I am really happy with how this series turned out overall (although I can look at individual paintings and see things I would like to change as per normal) and I am satisfied that I did manage to do a mini series of still life's which I have wanted to do for a long time now.

For me, as I have mentioned before, it is about finding the beauty in the ordinary. The best gift I believe I have received from being an artist, is the openness to the beauty that is all around us at any time. I feel that I spent many years caught up in my head space not noticing things and only occasionally sitting down to watch a beautiful sunset or to appreciate the waves crashing on rocks.

Now that appreciation is a daily thing. Each morning I drive on Tamaki Drive to work which is along Auckland's waterfront. I leave home early so I catch the early morning sun rising and the reflections on the water, the boats moored in the placid ocean and the sky golden over Rangitoto are awe-inspiring. It makes me want to stop my car and just soak it in.

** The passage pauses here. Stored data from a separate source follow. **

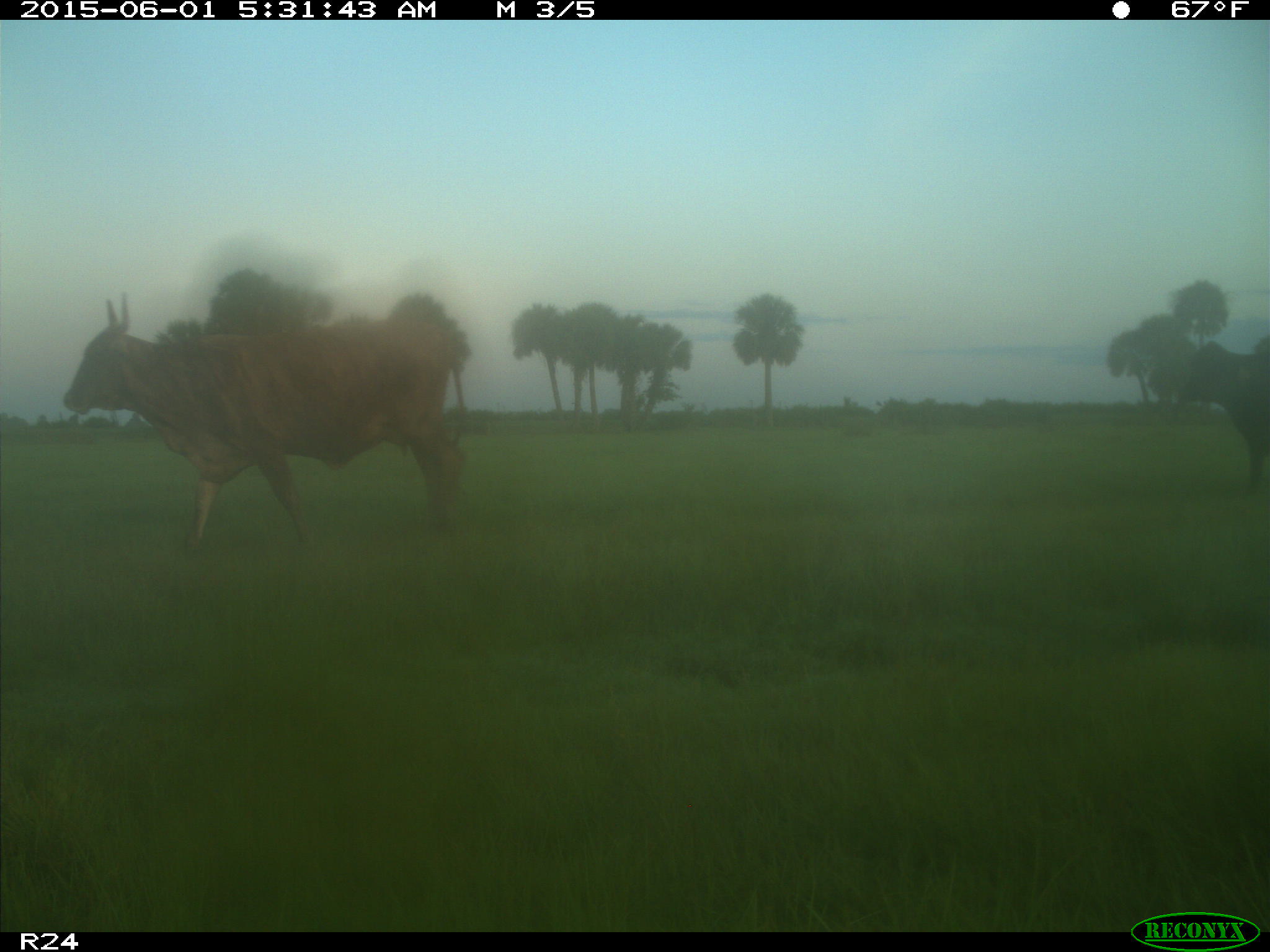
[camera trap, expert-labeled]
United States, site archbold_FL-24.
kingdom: Animalia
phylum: Chordata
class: Mammalia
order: Artiodactyla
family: Bovidae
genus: Bos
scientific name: Bos taurus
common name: domestic cow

So while these paintings are of vegetables and fruit, they are not about that to me. It is about the true beauty in the things we take the granted, especially the gifts of nature that nourish us and provide us with the means to live and flourish. It is about appreciating that humble orange, enjoying the glow in the sunshine and then when you open it and eat it, that rush of pure sweet goodness. It is the pepper or the onion that provide that taste sensation and also just look so good. If I could hope for anything from this little series, is that maybe one other person may look at a humble vegetable or fruit in just a slightly different way and see the beauty that they may not have noticed before.